28 Şubat’ın kudretli askeri Çevik Bir örneğini veren Bulut, Abdullah Öcalan’ın da yakalandığında “zavallı, çaresiz, can derdine düşmüş, canını kurtarmak için her türlü zilleti kabul edecek kadar küçülmüş bir aciz” olduğunu vurguladı.
Çevik Bir’in de aynı durumda olduğunu ifade eden Bulut, “Uçakta Ankara’ya götürülürken, pısmış, gardı düşmüş, içindeki korkuyu kontrol etmekte hayli zorlanan bir zavallı gibi görünüyordu. O görüntü nedense aklıma Öcalan’ın uçaktaki halini hatırlatmıştı. Dilime o anda şu cümle döküldü: Demek ki ısmarlama iş yapanlar böyle oluyor” dedi.

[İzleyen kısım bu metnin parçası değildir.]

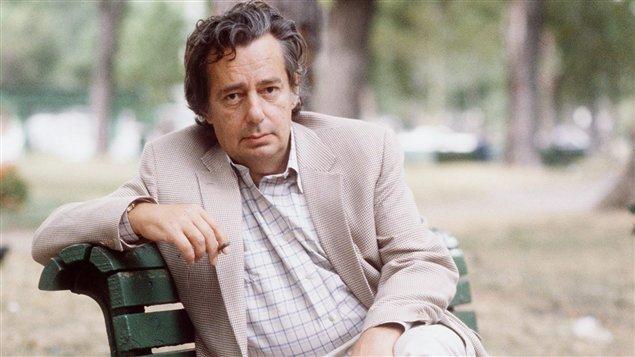 Mordecai Richler en 1983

Elinde herhangi bir silah ve güç olmayan Nur talebelerinin Risale-i Nur’da yer alan mahkeme savunmalarını okuduğunu hatırlatan Bulut, sözlerini şöyle sürdürdü:
“İtalyanların yargılayıp idama mahkûm ettiği Ömer Muhtar’ı düşünün. Ne kadar vakur, ne kadar âlicenap ve dingindi. Hasımları bile ona saygı duymuşlardı.
Geçiniz onu, son zamanlarda ifadelerini sıkça okuduğum Risale-i Nur’un sıradan hadimlerinin hâkimler ve savcıların iddiaları karşısındaki duruşlarını pervasızlıklarını düşündükçe, ‘bu işte bir tuhaflık var’ demekten kendimi alamadım.

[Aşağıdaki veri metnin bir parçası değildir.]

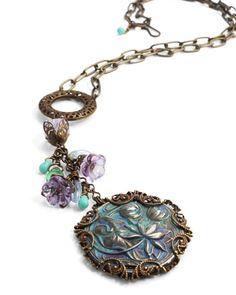 Mackenzie Mullane necklace using Vintaj products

“Çevik Bir’in duruşu, yaklaşımı hiç de bir zamanlar astığı astık, mangalda kül bırakmayan, bin yıl sürecek bir süreci başlatan ve bunun için her şeyi göze almış gibi görünen bir liderin, bir öncünün duruşu değildi. Aksine tıpkı Öcalan gibi efendisinin ihanetine uğramış ve bu yüzden de akıbeti konusunda endişeye kapılmış, ihalenin ceremesini ödemeye mecbur edilmiş bir ‘taşeron’ un haline benziyordu.”